Wie lässt sich ein Van Gogh Gemälde durch musiktheoretische Ansätze analysieren? Und was hat das mit Isaac Newton zu tun?
Die Antwort steckt in der Schnittmenge von Musik und Physik. Adam Neely versucht, auf seinem gleichnamigen YouTube-Kanal dem geneigten Publikum unter anderem diese technisch anspruchsvolleren Zusammenhänge der Musik näherzubringen. Er ist selbst Absolvent des Berklee College of Music in Boston und spielt E-Bass in mehreren Bands, unter anderem in seiner eigenen Elektronik-Jazz-Band Sungazer. Ich will hier vermeiden, vorwegzunehmen, inwiefern Rhythmus, Tonhöhe und Farbe Ähnlichkeiten aufweisen, denn das kann das Video um einiges besser.
Was ich will, ist eine Art Filmempfehlung abzugeben, nur dass sie sich nicht um einen einzelnen Film dreht, sondern um eine Sammlung von Videoessays über eine Vielzahl von musikalischen Themen. Von Komposition über Kulturkritik bis hin zum Konzert-Vlog findet man bei Adam Neely eigentlich so ziemlich alles, was das Herz des Musikenthusiasten begehrt. Ich korrigiere; alles, bis auf eine formale Einführung in die Grundzüge der Musiktheorie. Ich gebe zu, das kann den Laien davon abhalten, etwas mit der Jazz-Reharmonisierung von Adeles Hello anfangen zu können, zumindest von dessen formalen Analyse. Es hält ihn aber nicht davon ab, zu lernen, dass wenn wir den Begriff Musiktheorie verwenden, oft eigentlich den “harmonischen Stil europäischer Musiker des 18. Jahrhunderts” meinen und inwieweit die heutige musikalische Lehre immer noch vom musikalischen Verständnis weißer, meist deutscher Komponisten dominiert wird.
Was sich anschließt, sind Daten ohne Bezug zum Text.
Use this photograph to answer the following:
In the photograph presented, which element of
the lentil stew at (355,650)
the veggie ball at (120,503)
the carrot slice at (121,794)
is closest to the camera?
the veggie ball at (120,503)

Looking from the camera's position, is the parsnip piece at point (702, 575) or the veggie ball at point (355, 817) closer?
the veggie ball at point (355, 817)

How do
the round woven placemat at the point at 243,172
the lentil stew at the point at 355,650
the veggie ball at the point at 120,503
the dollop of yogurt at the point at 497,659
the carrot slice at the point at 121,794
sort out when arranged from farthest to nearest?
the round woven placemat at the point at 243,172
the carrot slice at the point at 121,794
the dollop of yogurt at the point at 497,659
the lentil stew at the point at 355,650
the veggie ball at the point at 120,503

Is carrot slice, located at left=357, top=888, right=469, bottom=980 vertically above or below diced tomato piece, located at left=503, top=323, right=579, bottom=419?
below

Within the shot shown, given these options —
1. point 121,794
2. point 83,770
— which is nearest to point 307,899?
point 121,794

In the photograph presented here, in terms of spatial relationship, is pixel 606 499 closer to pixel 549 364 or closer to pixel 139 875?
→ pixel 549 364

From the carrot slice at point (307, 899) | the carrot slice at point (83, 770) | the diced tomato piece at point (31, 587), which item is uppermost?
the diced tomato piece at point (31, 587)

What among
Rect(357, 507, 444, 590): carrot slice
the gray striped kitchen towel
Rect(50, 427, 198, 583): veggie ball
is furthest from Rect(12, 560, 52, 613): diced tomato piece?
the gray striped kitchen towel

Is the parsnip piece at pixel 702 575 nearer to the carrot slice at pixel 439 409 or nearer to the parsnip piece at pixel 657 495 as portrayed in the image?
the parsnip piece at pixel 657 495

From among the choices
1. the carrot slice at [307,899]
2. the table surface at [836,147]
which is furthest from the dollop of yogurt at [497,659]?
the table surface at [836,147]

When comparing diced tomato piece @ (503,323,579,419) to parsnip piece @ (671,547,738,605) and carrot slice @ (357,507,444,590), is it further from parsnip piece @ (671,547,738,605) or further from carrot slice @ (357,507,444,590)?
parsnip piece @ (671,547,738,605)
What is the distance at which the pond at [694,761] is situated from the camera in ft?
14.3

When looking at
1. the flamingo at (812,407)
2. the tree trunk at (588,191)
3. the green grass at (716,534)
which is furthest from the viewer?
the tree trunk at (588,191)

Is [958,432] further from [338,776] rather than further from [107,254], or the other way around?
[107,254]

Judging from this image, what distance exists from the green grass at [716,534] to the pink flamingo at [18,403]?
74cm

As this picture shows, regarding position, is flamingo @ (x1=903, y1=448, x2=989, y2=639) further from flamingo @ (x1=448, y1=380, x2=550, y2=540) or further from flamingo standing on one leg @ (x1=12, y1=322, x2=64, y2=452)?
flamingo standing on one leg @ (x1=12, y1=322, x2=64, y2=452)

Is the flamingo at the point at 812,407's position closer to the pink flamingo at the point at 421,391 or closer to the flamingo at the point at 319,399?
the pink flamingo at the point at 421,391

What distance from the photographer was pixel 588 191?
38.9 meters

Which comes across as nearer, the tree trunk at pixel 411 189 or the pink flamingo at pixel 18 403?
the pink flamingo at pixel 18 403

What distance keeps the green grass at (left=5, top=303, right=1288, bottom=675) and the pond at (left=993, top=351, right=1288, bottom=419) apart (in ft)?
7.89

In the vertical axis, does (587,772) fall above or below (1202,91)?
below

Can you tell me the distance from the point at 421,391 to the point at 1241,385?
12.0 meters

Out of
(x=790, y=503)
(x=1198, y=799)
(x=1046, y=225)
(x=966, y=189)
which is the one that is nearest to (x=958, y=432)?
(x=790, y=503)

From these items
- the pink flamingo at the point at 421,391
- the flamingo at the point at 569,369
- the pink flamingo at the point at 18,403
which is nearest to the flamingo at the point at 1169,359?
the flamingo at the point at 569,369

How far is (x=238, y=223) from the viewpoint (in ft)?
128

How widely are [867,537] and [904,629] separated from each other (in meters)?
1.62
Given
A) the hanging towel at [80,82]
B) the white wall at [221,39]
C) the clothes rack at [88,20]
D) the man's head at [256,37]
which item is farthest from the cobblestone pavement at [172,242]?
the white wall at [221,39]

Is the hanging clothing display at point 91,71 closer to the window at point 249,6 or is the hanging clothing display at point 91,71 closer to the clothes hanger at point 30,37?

Dabei schafft Neely es, diese schwierigen Fragen in eine anspruchsvolle Diskussion zu verpacken, bei denen Interviews mit Musikprofessoren und gute Recherchearbeit zusammenfließen, die hier und da von einem Witz durchbrochen werden. Immer wieder ist dieser Humor auch musikalischer Natur, so ist die zu sehende Melodie, welche sich in den Soli unzähliger Musiker finden lässt, zu einer Art humoristischer Idée Fix seiner Videos geworden. Was ist daran witzig, mag man fragen. Nun, ich bin geneigt zu sagen, dass man zum Lachen zunächst in den Kreis der Eingeweihten eintreten muss.
Einzutreten ist jedoch nicht schwierig, denn neben anspruchsvollen Analysen behandelt Neely auch Themen, die sich nicht in der Nische der Musiktheorie-Nerds bewegen.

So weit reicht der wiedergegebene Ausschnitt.